Similarly, recent systematic reviews and meta-analyses do not provide any causal evidence of poor outcomes after IVT among AIS patients with antiplatelet pretreatment.[48,49] For instance, Luo et al[49] on an analysis of 19 studies with a total of 108 588 patients could not reveal any independent association of unfavorable outcome or mortality following administration of systemic thrombolysis in AIS patients taking different antiplatelet agents—aspirin, dipyridamole, clopidogrel, ticlopidine, prasugrel, ticagrelor, cilostazol, abciximab, eptifibatide, and tirofiban. Likewise, a meta-analysis of 7 clinical trials by Tsivgoulis et al[48] on 4376 patients treated with aspirin, clopidogrel, or dipyridamole failed to picture the advanced risk of IVT-induced fatal sICH, 3-month functional adverse outcomes or mortality.

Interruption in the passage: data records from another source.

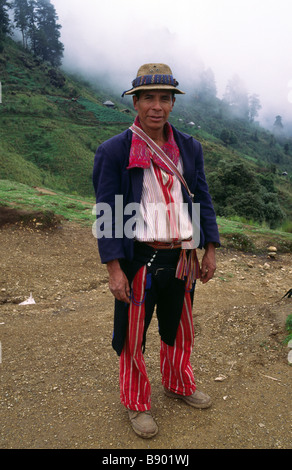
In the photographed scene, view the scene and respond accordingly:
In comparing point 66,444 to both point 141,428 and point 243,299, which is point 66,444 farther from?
point 243,299

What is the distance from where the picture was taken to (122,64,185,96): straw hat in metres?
1.85

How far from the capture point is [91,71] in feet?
215

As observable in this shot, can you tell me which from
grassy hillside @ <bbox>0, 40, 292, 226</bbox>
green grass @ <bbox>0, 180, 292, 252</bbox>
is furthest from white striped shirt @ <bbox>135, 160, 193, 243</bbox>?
grassy hillside @ <bbox>0, 40, 292, 226</bbox>

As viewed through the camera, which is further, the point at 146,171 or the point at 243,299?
the point at 243,299

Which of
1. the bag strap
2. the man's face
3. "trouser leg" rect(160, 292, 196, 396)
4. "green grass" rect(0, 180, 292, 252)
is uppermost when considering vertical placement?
the man's face

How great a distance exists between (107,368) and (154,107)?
2.03m

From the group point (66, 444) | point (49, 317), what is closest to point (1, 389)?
point (66, 444)

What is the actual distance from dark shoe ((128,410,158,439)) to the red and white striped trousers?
0.03 metres

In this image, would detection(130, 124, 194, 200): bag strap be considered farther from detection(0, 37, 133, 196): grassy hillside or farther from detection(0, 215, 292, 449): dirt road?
detection(0, 37, 133, 196): grassy hillside

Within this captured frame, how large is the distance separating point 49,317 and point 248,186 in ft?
37.7

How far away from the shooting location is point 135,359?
2039 mm

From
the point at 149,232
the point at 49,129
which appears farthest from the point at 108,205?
the point at 49,129

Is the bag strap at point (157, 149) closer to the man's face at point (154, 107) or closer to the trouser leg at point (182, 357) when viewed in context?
the man's face at point (154, 107)

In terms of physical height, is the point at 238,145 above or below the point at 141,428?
above
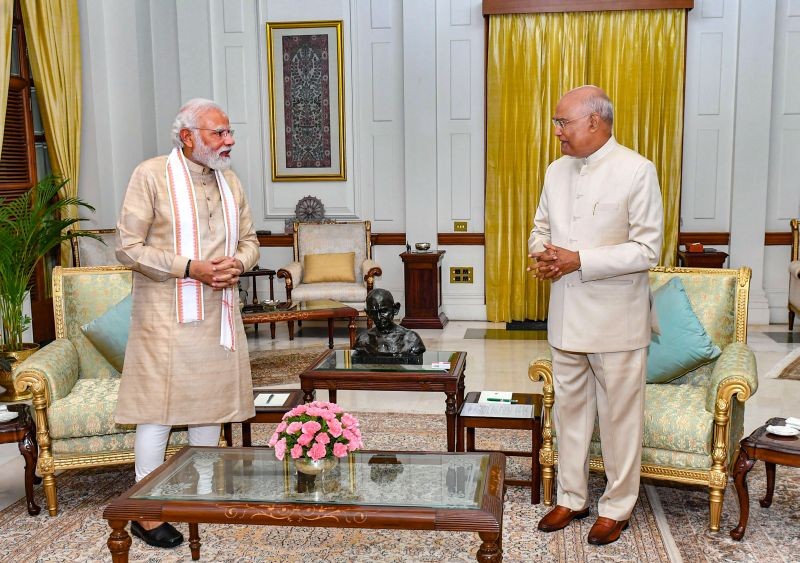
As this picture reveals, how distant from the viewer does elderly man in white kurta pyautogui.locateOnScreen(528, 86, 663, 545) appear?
2818 mm

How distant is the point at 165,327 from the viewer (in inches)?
115

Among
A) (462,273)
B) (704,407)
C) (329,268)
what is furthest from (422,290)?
(704,407)

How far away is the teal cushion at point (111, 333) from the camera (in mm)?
3758

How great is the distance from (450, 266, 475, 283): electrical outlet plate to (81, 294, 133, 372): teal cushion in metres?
4.52

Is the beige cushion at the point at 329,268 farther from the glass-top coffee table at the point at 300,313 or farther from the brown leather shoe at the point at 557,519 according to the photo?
the brown leather shoe at the point at 557,519

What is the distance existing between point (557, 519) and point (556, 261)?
1.05 meters

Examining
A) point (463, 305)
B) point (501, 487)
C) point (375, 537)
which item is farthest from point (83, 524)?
point (463, 305)

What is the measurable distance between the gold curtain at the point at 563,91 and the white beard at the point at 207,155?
491 centimetres

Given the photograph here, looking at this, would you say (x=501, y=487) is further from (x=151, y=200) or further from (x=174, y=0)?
(x=174, y=0)

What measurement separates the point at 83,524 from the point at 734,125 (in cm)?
650

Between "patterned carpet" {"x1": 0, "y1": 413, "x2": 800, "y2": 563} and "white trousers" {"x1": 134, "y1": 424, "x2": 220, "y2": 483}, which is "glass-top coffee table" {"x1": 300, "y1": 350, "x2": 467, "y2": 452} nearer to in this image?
"patterned carpet" {"x1": 0, "y1": 413, "x2": 800, "y2": 563}

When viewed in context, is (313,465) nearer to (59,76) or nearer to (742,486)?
(742,486)

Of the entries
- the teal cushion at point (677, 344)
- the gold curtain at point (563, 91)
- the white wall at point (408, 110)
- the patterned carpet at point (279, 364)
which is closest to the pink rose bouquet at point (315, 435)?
the teal cushion at point (677, 344)

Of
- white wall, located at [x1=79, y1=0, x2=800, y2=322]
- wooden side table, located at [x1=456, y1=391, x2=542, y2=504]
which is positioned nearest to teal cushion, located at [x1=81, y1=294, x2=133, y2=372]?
wooden side table, located at [x1=456, y1=391, x2=542, y2=504]
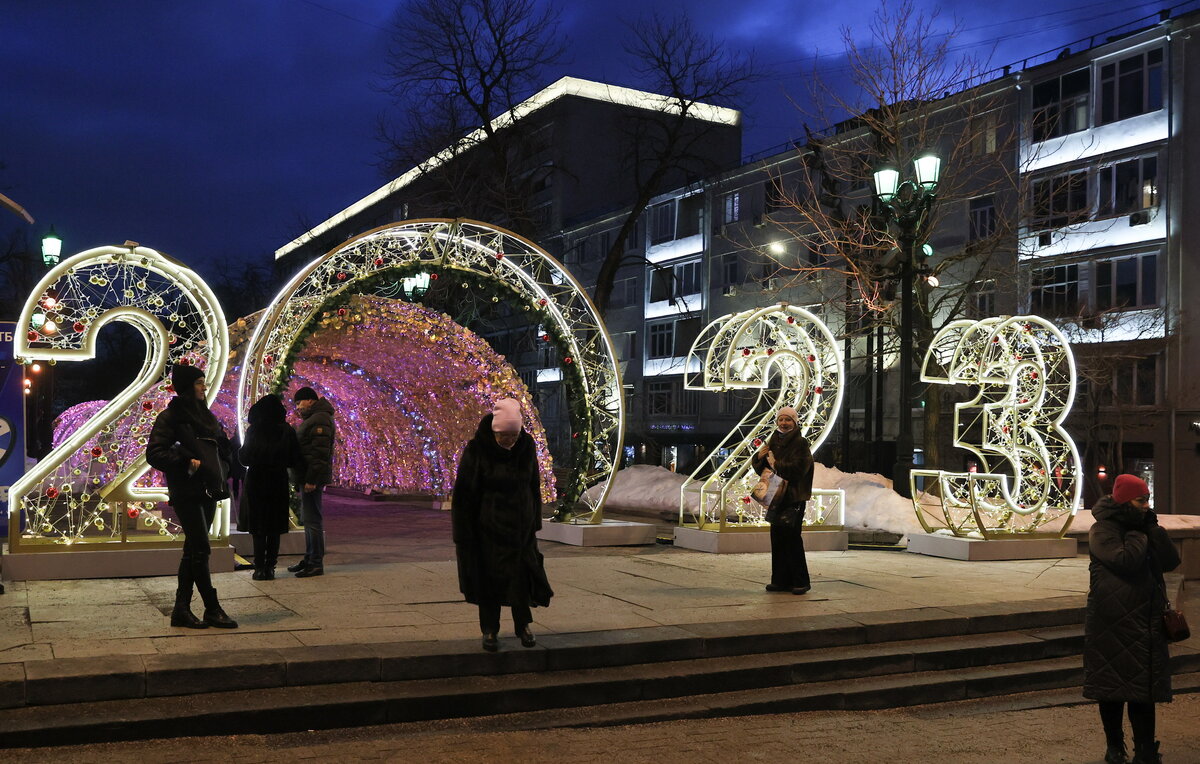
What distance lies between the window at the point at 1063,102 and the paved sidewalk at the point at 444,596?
20.5 meters

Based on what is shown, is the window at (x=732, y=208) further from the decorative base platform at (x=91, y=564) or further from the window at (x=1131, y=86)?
the decorative base platform at (x=91, y=564)

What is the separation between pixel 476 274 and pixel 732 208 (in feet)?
91.1

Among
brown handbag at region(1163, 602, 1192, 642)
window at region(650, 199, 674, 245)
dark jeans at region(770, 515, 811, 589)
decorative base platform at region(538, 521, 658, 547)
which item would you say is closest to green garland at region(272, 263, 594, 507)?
decorative base platform at region(538, 521, 658, 547)

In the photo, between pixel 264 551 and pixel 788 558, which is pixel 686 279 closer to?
pixel 788 558

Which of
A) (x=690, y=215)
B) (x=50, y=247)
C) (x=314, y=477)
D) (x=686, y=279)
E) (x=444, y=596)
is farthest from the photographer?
(x=686, y=279)

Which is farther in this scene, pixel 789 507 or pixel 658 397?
pixel 658 397

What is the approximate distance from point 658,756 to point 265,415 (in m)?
5.59

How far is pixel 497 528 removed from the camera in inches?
287

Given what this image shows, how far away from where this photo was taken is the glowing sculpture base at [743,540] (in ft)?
45.1

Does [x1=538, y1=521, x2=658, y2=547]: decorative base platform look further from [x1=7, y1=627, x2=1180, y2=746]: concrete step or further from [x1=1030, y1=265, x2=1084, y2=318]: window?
[x1=1030, y1=265, x2=1084, y2=318]: window

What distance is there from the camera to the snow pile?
16.9 metres

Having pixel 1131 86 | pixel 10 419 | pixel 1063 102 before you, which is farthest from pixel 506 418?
pixel 1063 102

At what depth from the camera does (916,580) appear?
37.7ft

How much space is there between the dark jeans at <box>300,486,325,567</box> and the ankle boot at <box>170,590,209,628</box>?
2.72 meters
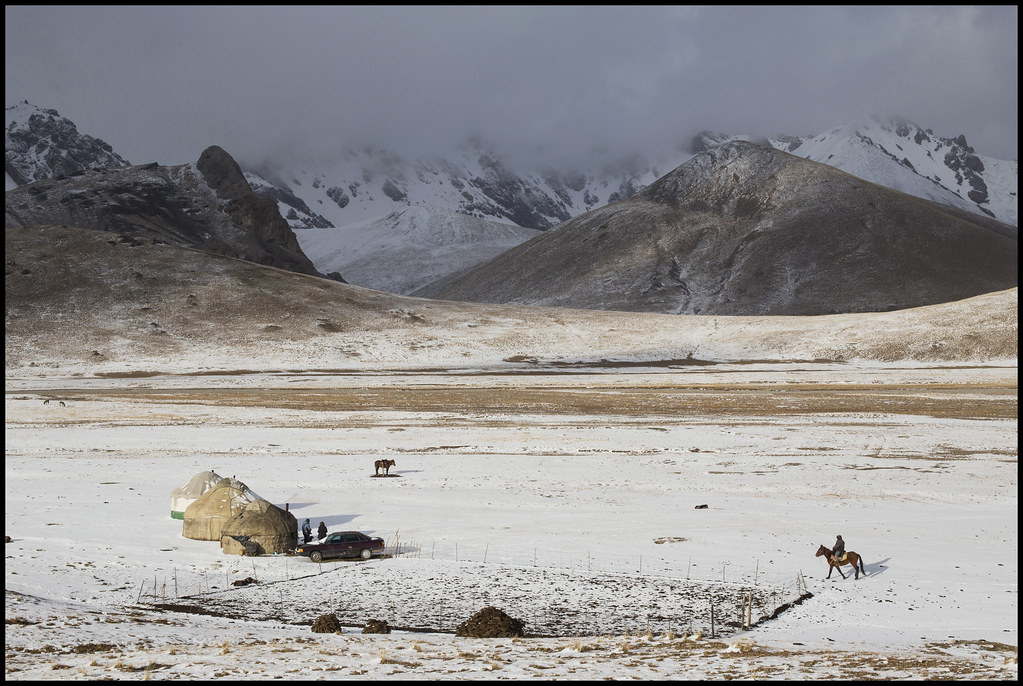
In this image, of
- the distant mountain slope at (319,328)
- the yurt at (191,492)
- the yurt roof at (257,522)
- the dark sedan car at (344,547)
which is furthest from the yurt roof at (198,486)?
the distant mountain slope at (319,328)

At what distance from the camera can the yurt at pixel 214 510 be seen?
1041 inches

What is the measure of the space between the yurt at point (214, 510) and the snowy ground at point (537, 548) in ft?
1.65

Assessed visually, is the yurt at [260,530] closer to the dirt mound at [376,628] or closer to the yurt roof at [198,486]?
the yurt roof at [198,486]

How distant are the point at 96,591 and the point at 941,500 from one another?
1045 inches

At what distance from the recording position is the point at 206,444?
4697cm

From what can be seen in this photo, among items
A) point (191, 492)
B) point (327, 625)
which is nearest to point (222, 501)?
point (191, 492)

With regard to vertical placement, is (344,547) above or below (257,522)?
below

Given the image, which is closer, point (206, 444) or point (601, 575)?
point (601, 575)

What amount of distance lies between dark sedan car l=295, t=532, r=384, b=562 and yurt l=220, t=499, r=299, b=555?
3.83 ft

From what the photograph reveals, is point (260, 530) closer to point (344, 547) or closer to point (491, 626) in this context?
point (344, 547)

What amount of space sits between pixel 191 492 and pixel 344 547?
6944 millimetres

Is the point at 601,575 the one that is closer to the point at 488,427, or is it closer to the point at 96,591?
the point at 96,591

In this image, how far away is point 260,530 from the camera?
25922 millimetres

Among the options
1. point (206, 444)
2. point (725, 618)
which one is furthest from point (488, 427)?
point (725, 618)
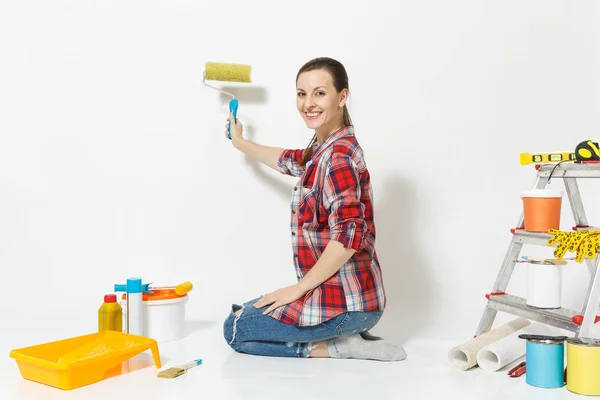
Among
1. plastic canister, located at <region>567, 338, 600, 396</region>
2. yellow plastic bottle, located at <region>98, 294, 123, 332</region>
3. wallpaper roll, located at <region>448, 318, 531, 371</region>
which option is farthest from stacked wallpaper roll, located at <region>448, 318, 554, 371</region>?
yellow plastic bottle, located at <region>98, 294, 123, 332</region>

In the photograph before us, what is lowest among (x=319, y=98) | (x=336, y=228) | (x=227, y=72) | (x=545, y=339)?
(x=545, y=339)

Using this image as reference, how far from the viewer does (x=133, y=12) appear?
8.02 feet

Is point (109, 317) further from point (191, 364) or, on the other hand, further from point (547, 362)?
point (547, 362)

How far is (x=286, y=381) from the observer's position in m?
1.73

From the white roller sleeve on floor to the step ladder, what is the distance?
0.08 metres

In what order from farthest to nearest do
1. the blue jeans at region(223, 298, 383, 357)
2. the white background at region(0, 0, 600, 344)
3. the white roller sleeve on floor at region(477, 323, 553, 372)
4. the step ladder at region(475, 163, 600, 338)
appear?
the white background at region(0, 0, 600, 344)
the blue jeans at region(223, 298, 383, 357)
the white roller sleeve on floor at region(477, 323, 553, 372)
the step ladder at region(475, 163, 600, 338)

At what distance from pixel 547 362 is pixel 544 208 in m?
0.47

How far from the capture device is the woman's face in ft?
6.63

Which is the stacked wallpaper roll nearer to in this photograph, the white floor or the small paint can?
the white floor

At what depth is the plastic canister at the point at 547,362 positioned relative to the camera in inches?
66.2

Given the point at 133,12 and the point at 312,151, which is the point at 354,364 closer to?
the point at 312,151

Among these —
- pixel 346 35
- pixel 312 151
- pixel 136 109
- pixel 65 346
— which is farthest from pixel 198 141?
pixel 65 346

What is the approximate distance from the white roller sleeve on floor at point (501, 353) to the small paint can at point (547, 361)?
131 mm

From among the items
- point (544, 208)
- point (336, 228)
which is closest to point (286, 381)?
point (336, 228)
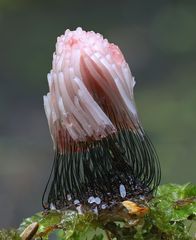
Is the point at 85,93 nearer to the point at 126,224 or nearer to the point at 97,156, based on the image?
the point at 97,156

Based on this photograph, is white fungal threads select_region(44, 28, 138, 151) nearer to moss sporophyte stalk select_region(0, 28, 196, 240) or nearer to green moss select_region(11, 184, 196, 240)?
moss sporophyte stalk select_region(0, 28, 196, 240)

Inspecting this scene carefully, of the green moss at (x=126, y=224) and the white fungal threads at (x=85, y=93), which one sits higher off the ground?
the white fungal threads at (x=85, y=93)

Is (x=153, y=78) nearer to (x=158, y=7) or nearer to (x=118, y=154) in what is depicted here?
(x=158, y=7)

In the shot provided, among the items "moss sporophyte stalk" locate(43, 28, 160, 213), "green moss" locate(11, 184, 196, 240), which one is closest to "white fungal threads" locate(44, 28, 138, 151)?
"moss sporophyte stalk" locate(43, 28, 160, 213)

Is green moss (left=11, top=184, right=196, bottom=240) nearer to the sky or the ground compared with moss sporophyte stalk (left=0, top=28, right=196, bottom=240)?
nearer to the ground

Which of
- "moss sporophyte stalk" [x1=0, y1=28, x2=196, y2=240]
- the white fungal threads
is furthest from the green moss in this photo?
the white fungal threads

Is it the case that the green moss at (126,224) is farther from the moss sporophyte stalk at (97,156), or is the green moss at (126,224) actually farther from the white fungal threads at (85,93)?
the white fungal threads at (85,93)

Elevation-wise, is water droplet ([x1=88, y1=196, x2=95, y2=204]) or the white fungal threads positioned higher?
the white fungal threads

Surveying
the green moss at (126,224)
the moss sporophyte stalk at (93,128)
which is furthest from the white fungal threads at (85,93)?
the green moss at (126,224)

The strength of this study is direct communication with authors to get unpublished data according to our study protocol, reduce the duplicate reports, and minimize overall risk of bias. However, details of the clinical guideline vary among different centers, and this may cause bias. Our study considered the 48 hours as the cut point of last DOACs intake. Considering the exact time of last DOAC intake may present advance risk of thrombolytic therapy in shorter intervals. The sample size is still a limiting factor, as thrombolysis of the patients in <48 hours following the last DOAC intake is regarded as protocol violation, and many of the published cases were reported sporadically, and we failed to include them in the meta-analysis. In addition, the sample size of the patients who met our inclusion/exclusion criteria was considerably smaller than the control groups (366 versus 505 374) and this might affect the power of the study. Also, the present meta-analysis evaluated the safety of IVT in selected (by anticoagulation tests or decision made by treating physician) AIS patients pretreated with DOACs. Thus, the present findings are not easily generalizable.